[Excerpted records]
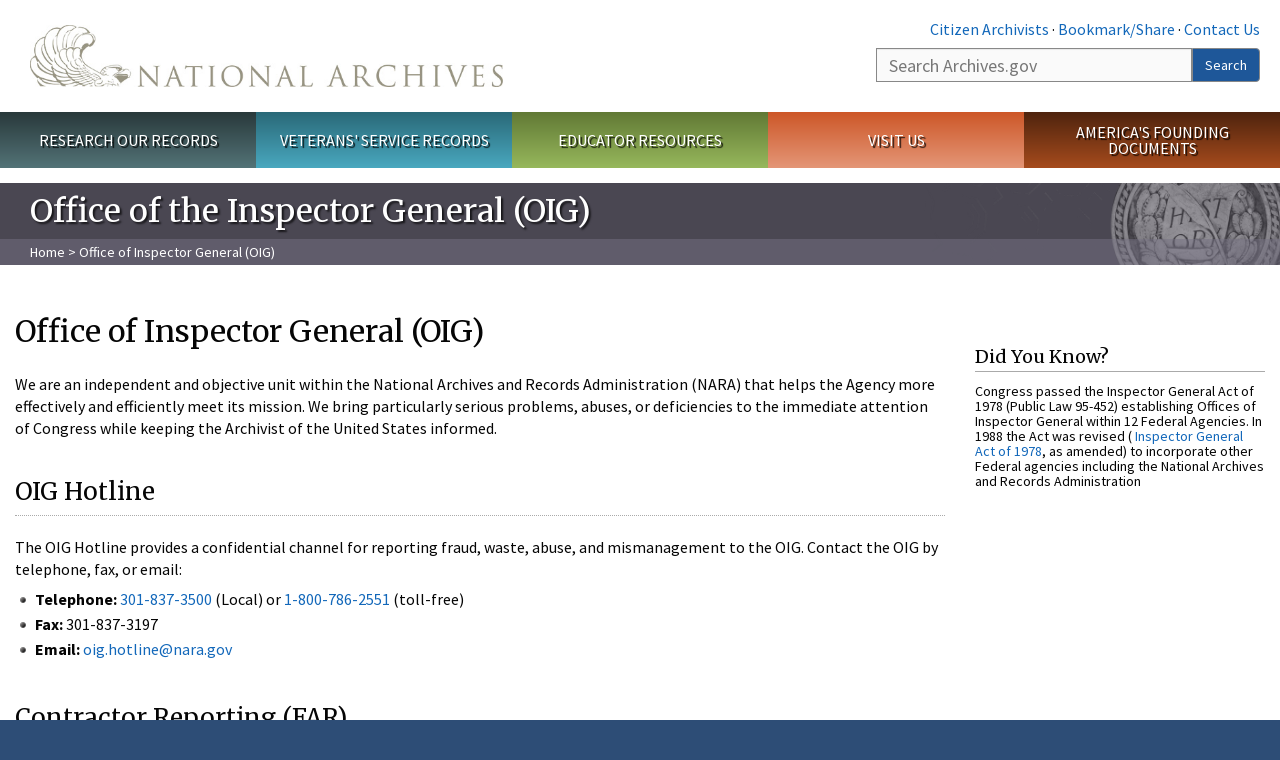

--- FILE ---
content_type: text/plain
request_url: https://www.google-analytics.com/j/collect?v=1&_v=j102&a=978994450&t=pageview&_s=1&dl=https%3A%2F%2Fwww.archives.gov%2Foig&ul=en-us%40posix&dt=Office%20of%20Inspector%20General%20(OIG)%20%7C%20National%20Archives&sr=1280x720&vp=1280x720&_u=YADAAEABAAAAACAAI~&jid=27099935&gjid=604452445&cid=1906579158.1768970498&tid=UA-114045448-1&_gid=769159588.1768970498&_r=1&_slc=1&gtm=45He61g1h1n71WLMC86v71638650za200zd71638650&gcd=13l3l3l3l1l1&dma=0&tag_exp=103116026~103200004~104527906~104528500~104684208~104684211~105391253~115495940~115616985~115938465~115938469~116682876~116744867~117041588&z=187618671
body_size: -832
content:
2,cG-NPRSVNG84W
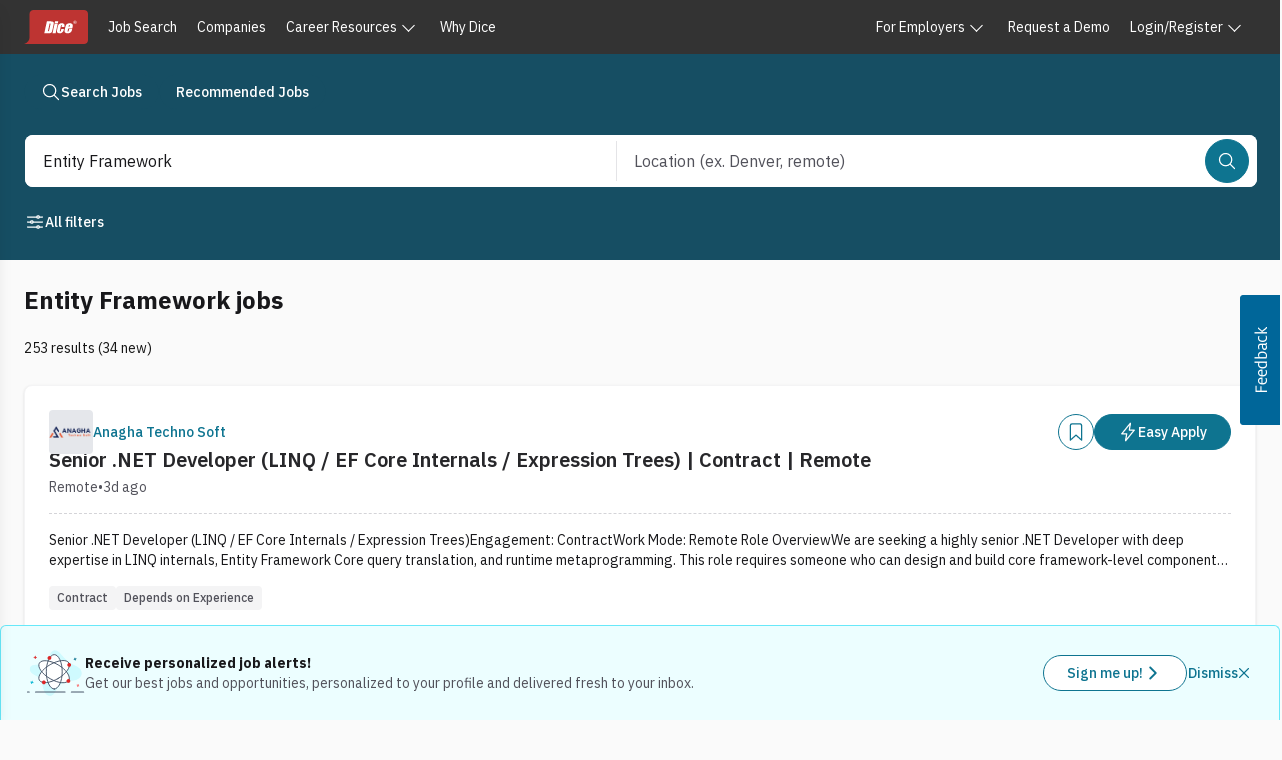

--- FILE ---
content_type: text/javascript; charset=utf-8
request_url: https://app.link/_r?sdk=web2.86.5&branch_key=key_live_keTRgAG9a27ATlkF3rHC4pnjuEfLy8Ld&callback=branch_callback__0
body_size: 68
content:
/**/ typeof branch_callback__0 === 'function' && branch_callback__0("1542135031533163924");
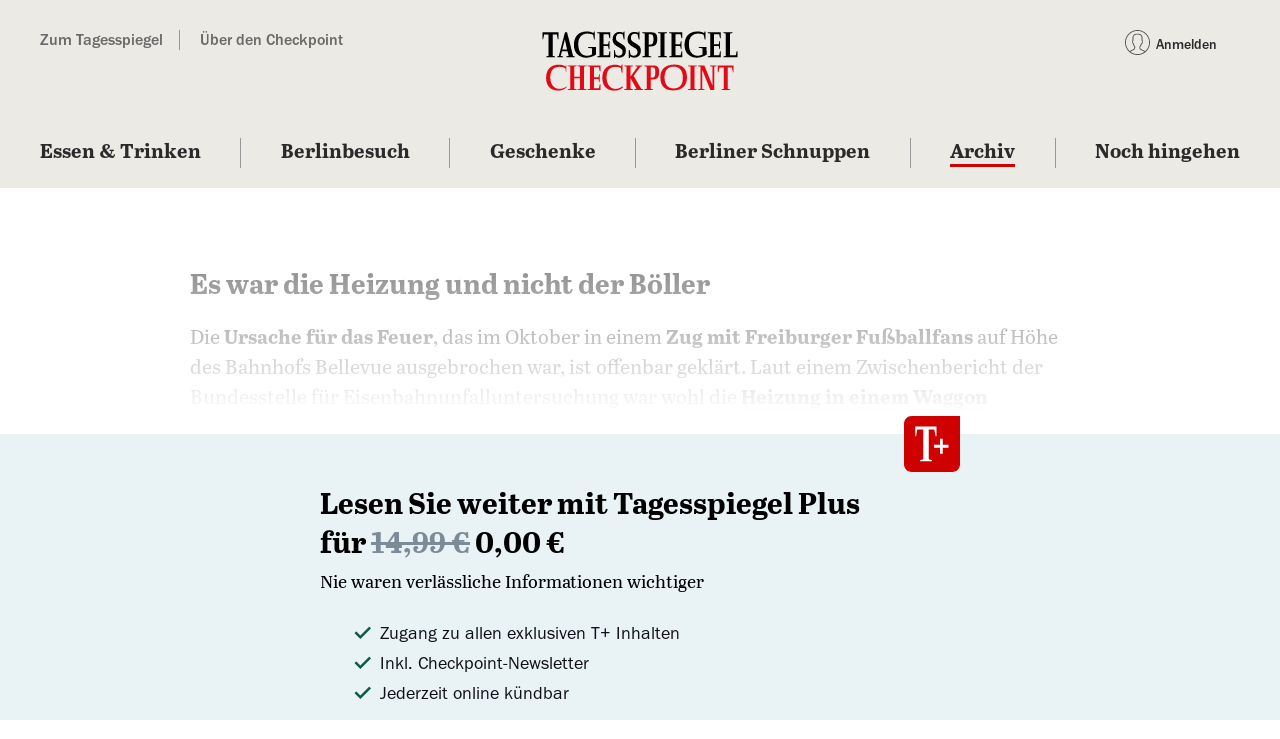

--- FILE ---
content_type: image/svg+xml
request_url: https://abo.tagesspiegel.de/themes/frontend/tagesspiegel/assets/svg/checkbox.svg
body_size: 350
content:
<svg width="20" height="20" fill="none" xmlns="http://www.w3.org/2000/svg"><path d="M7.667 14.792L3 10.125l.896-.896L7.666 13l8-8 .896.896-8.895 8.896z" fill="#115A47" stroke="#115A47"/></svg>

--- FILE ---
content_type: application/x-javascript
request_url: https://assets.adobedtm.com/d42af5ff29bb/8c1268c6b1ba/076611897fce/RC31fa2b7d03e340dbaf5deb1ab3e67c16-source.min.js
body_size: 98
content:
// For license information, see `https://assets.adobedtm.com/d42af5ff29bb/8c1268c6b1ba/076611897fce/RC31fa2b7d03e340dbaf5deb1ab3e67c16-source.js`.
_satellite.__registerScript('https://assets.adobedtm.com/d42af5ff29bb/8c1268c6b1ba/076611897fce/RC31fa2b7d03e340dbaf5deb1ab3e67c16-source.min.js', "window.addEventListener(\"message\",(function(e){var t=e.data;t&&t.event&&(\"footer_bar_loaded_staging\"===t.event||\"footer_bar_loaded_production\"===t.event)&&document.body.dispatchEvent(new CustomEvent(\"footer_bar_loaded\"),{detail:e.data})}));");

--- FILE ---
content_type: text/javascript;charset=utf-8
request_url: https://p1cluster.cxense.com/p1.js
body_size: 98
content:
cX.library.onP1('lfz7q1b66p153jnn1ujxrd9wi');


--- FILE ---
content_type: text/javascript;charset=utf-8
request_url: https://id.cxense.com/public/user/id?json=%7B%22identities%22%3A%5B%7B%22type%22%3A%22ckp%22%2C%22id%22%3A%22mko0iye9rjlgz3ot%22%7D%2C%7B%22type%22%3A%22lst%22%2C%22id%22%3A%22lfz7q1b66p153jnn1ujxrd9wi%22%7D%2C%7B%22type%22%3A%22cst%22%2C%22id%22%3A%22lfz7q1b66p153jnn1ujxrd9wi%22%7D%5D%7D&callback=cXJsonpCB1
body_size: 186
content:
/**/
cXJsonpCB1({"httpStatus":200,"response":{"userId":"cx:2due0jbqdo6m825op1ddpb1fpn:wxjod9aupl2","newUser":true}})

--- FILE ---
content_type: application/x-javascript
request_url: https://assets.adobedtm.com/d42af5ff29bb/8c1268c6b1ba/076611897fce/RC8a4c73d6910a45e6a3747186a04ff28f-source.min.js
body_size: 87
content:
// For license information, see `https://assets.adobedtm.com/d42af5ff29bb/8c1268c6b1ba/076611897fce/RC8a4c73d6910a45e6a3747186a04ff28f-source.js`.
_satellite.__registerScript('https://assets.adobedtm.com/d42af5ff29bb/8c1268c6b1ba/076611897fce/RC8a4c73d6910a45e6a3747186a04ff28f-source.min.js', "window.addEventListener(\"message\",(function(e){var n=e.data;n&&n.type&&\"nl_sign_up_widget_shown\"===n.type&&document.body.dispatchEvent(new CustomEvent(\"nl_sign_up_widget_shown\",{detail:n.detail||{}}))}));");

--- FILE ---
content_type: application/x-javascript
request_url: https://assets.adobedtm.com/d42af5ff29bb/8c1268c6b1ba/076611897fce/RCdfef91abd2714f9189decaa5241e9c88-source.min.js
body_size: 86
content:
// For license information, see `https://assets.adobedtm.com/d42af5ff29bb/8c1268c6b1ba/076611897fce/RCdfef91abd2714f9189decaa5241e9c88-source.js`.
_satellite.__registerScript('https://assets.adobedtm.com/d42af5ff29bb/8c1268c6b1ba/076611897fce/RCdfef91abd2714f9189decaa5241e9c88-source.min.js', "window.addEventListener(\"message\",(function(e){var n=e.data;n&&n.type&&\"nl_sign_up_widget_finish\"===n.type&&document.body.dispatchEvent(new CustomEvent(\"nl_sign_up_widget_finish\",{detail:n.detail||{}}))}));");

[What you have to do]
The answer must be the lines of the entries above, written out exactly from the first through the one with "14.792L3 10.125l.896-.896L7.666 13l8-8", and no pictures.

[Response area]
--- FILE ---
content_type: text/plain
request_url: https://www.google-analytics.com/j/collect?v=1&_v=j102&a=978994450&t=pageview&_s=1&dl=https%3A%2F%2Fwww.archives.gov%2Foig&ul=en-us%40posix&dt=Office%20of%20Inspector%20General%20(OIG)%20%7C%20National%20Archives&sr=1280x720&vp=1280x720&_u=YADAAEABAAAAACAAI~&jid=27099935&gjid=604452445&cid=1906579158.1768970498&tid=UA-114045448-1&_gid=769159588.1768970498&_r=1&_slc=1&gtm=45He61g1h1n71WLMC86v71638650za200zd71638650&gcd=13l3l3l3l1l1&dma=0&tag_exp=103116026~103200004~104527906~104528500~104684208~104684211~105391253~115495940~115616985~115938465~115938469~116682876~116744867~117041588&z=187618671
body_size: -832
content:
2,cG-NPRSVNG84W

--- FILE ---
content_type: text/javascript; charset=utf-8
request_url: https://app.link/_r?sdk=web2.86.5&branch_key=key_live_keTRgAG9a27ATlkF3rHC4pnjuEfLy8Ld&callback=branch_callback__0
body_size: 68
content:
/**/ typeof branch_callback__0 === 'function' && branch_callback__0("1542135031533163924");

--- FILE ---
content_type: image/svg+xml
request_url: https://abo.tagesspiegel.de/themes/frontend/tagesspiegel/assets/svg/checkbox.svg
body_size: 350
content:
<svg width="20" height="20" fill="none" xmlns="http://www.w3.org/2000/svg"><path d="M7.667 14.792L3 10.125l.896-.896L7.666 13l8-8 .896.896-8.895 8.896z" fill="#115A47" stroke="#115A47"/></svg>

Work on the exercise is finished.